#### Document text ####
You can hire a funeral director to handle all the details, and there are several–from different areas of the state–who have worked with us. However, burial at Vermont Forest Cemetery is often more meaningful when family and loved ones are able to participate, rather than merely observing.

Vermont Forest Cemetery staff will prepare the grave. Family and/or loved ones are encouraged to help open the grave and take care of pall-bearing, lowering, and beginning to fill in the grave themselves, with our support.  And staff can complete closing the grave if you do not. 


In answer to what is probably the most common question: yes, burial rights can—and, if possible, should—be purchased in advance.

We strongly encourage people to make several visits and come into relationship with the Cemetery to decide on the area in which they wish to be buried. When death is imminent, you or your loved one will have the opportunity to select a specific site. 

The process

Natural burial is something that is best planned for. Start by having conversations with loved ones about this choice so that they know what to expect and do when the time comes. We highly recommend completing an advance directive and including your natural burial wishes. 

Following is a general outline of what will happen up to the time of interment:

  1. If the death was expected, the family and loved ones need do nothing at first but to take some time to breathe and be with the enormity of this moment. This is the right of everyone who has suffered a loss.

  2. Have the death certified. This happens automatically in a hospital; if death occurs at home, call the hospice provider (if the person was on hospice) or local police non-emergency line (if not). 

  3. Notify Vermont Forest Cemetery. We need at least 48 hours notice in the summer and prefer 72 hours notice in the winter.

  4. Complete the Preliminary Record of Death -- if you are working with a funeral director, this will be done for you. If the family does not already have a contract with a funeral home, Vermont Forest Cemetery has a sister business, Green Mountain Funeral Alternatives, which can assist.
####
## Study questions:
- A) Can you extract the natural burial text from "Following is a" to "suffered a loss.", word for word?
- B) Answer these questions on the natural burial text:
(i) Who prepares the grave?
(ii) How much notice does the cemetery need in the summer?
(iii) What is the name of the cemetery's sister business?
- C) What comes next in the natural burial text? Write a continuation that begins right after its final sentence.
#### Provided records ####
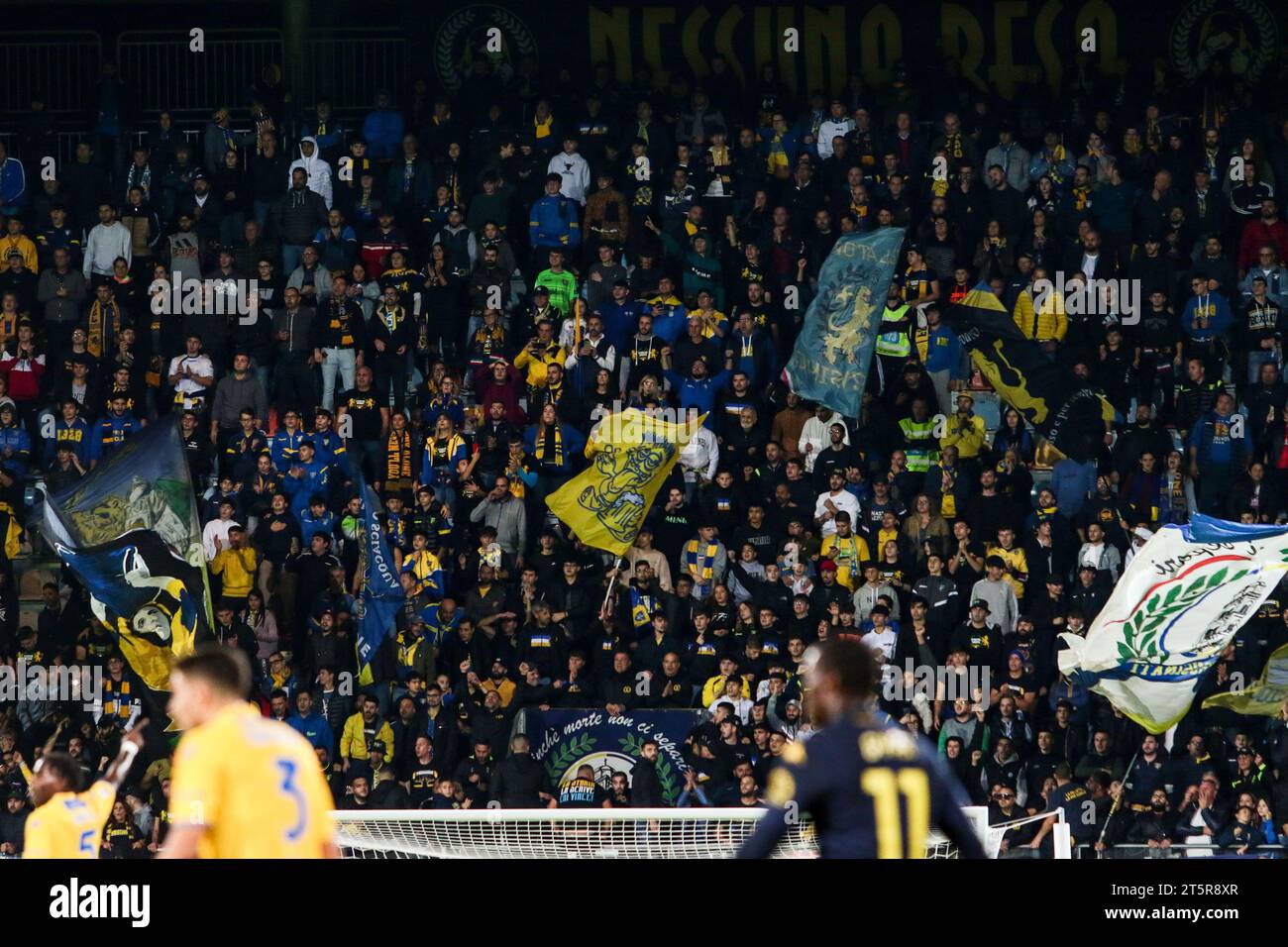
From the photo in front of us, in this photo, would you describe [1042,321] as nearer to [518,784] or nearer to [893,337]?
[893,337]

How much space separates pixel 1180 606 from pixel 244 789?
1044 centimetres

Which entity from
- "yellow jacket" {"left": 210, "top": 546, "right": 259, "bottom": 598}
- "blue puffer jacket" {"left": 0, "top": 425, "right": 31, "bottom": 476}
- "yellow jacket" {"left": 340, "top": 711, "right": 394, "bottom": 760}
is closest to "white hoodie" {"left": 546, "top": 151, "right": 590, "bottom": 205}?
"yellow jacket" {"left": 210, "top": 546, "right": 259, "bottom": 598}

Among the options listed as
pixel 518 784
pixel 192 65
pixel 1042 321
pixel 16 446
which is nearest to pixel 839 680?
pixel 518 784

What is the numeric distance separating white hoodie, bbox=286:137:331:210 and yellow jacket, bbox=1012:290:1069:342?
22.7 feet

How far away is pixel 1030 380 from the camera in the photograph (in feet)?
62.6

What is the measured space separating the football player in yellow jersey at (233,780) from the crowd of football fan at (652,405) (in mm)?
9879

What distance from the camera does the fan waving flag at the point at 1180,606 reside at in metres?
####
## Exercise results:
- A)
Following is a general outline of what will happen up to the time of interment:

  1. If the death was expected, the family and loved ones need do nothing at first but to take some time to breathe and be with the enormity of this moment. This is the right of everyone who has suffered a loss.

- B)
(i) Vermont Forest Cemetery staff.
(ii) At least 48 hours.
(iii) Green Mountain Funeral Alternatives.

- C)
  5. Obtain a Burial Transit Permit and Death Certificate from the Town Clerk. A funeral director can do this or Green Mountain Funeral Alternatives can assist. 

  6. The body may be kept at home or may be transported to a funeral home. It should not be embalmed, just bathed and kept cool: as close to 45° as is practical. 

  7. If a burial plot has not already been selected, loved ones come to the cemetery to pick a specific location.

  8. If there is not already a burial container, obtain a casket, coffin, or shroud of natural, biodegradable material.

  9. Dress, and if desired shroud the body and/or place it in a casket. Hair and makeup can be done as they normally would be. 

  10. The family will arrange for transportation of the body. Vermont Forest Cemetery does not offer transportation services, but if you are not already working with a funeral director, GMFA can assist.

  11. The body is transported by vehicle to the Cemetery, and carried by hand to the gravesite. We suggest 4 to 6 pallbearers. VFC can assist, with advance notice.

  12. If desired, there is a graveside service. Our interfaith minister can preside, but the family must arrange for this in advance.

  13. Loved ones lower the body into the grave. VFC can assist, with advance notice.

  14. Loved ones fill in the grave. VFC can assist, with advance notice.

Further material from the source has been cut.